On the fashionable rue du Faubourg Saint-Honoré, not far from the Place de la Concorde, lies the Cercle interallié, one of a string of dazzling buildings, with extended gardens, that include the British Ambassador's residence, the American Ambassador's residence, and the Élysée Palace itself, the seat of the French Presidency.

The Cercle interallié is a capacious and posh club that emerged in the aftermath of World War I to commemorate the tripartite (hence "interallié) alliance that won what was then known as the Great War: the U.S., the UK and France. World War I represented a renewal of the French-American alliance that had been exemplified by French support to the colonists in the Revolutionary War.

In between, the relationship had not always been a happy one, with each side, more often than not, disdaining the other. French folklore, for example, persisted in the notion that American animals were stunted. Napoleon III violated the Monroe Doctrine by trying to place a European royal on the throne of Mexico, only to see his designee executed, a misadventure second only to the emperor getting tricked by Chancellor Bismarck into the Franco-Prussian War in 1870-71 -- a moment when the French woke up for the first time to the fact that they couldn't stand alone against the Germans. This apprehension lasted even after World War I when the French, with the best army in the world, were not any happier about a German threat in the future.

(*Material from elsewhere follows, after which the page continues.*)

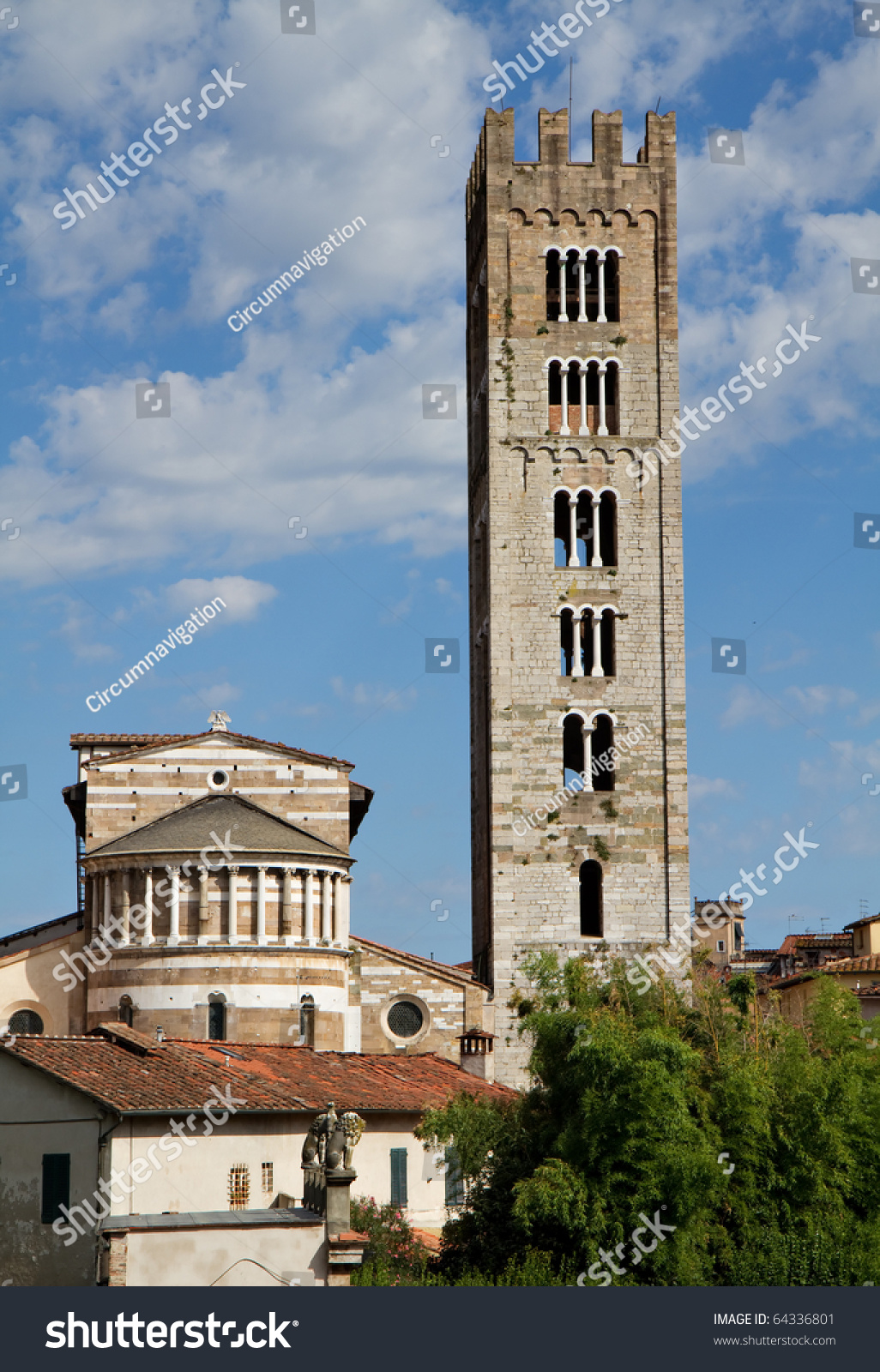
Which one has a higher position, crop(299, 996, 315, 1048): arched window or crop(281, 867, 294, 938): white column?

The tripartite alliance fell apart with the crushing defeat of the French Army in 1940. Thanks to the action of the bloody-minded, albeit prescient, Charles de Gaulle, France returned after the war to the trappings, if not the reality, of its tripartite status, always failing to be treated by the U.S. on the same plane as Britain. Charles de Gaulle broke away from this unpalatable status by leaving the NATO integrated command in 1966 and by being instrumental in making the country a nuclear power.

When the new, and pro-American, French President, Nicolas Sarkozy, returned France to the NATO integrated command in the spring of 2009, a number of prominent French figures stated their reservations, the most articulate of whom was the former French foreign minister under François Mitterrand, Hubert Védrine.

Much later, and more recently, in a report submitted to President François Hollande on Nov. 12, 2012, Védrine stated that although de Gaulle had been right in 1966, the world had changed since. And the United States, especially with the reelection of Barack Obama, had changed. The Americans now want an increased military role for the Europeans. "A French re-departure from the integrated command is not an option," Védrine wrote.

The new dispensation seems to be working well. The French and the British were at the point in the Libyan operation in the spring of 2011, with the Americans "leading from behind" but in an indispensable supporting role.

Now the French have intervened in Mali, to protect their important expatriate presence in Bamako (6,000) and elsewhere in that region of former French colonies. The British have offered their support in the form of two C-17 transport planes, and the Americans are to provide intelligence and other support. Even the Germans, who stayed out of the Libyan operation, are expected to provide support as well.

Long live the spirit of the Cercle interallié!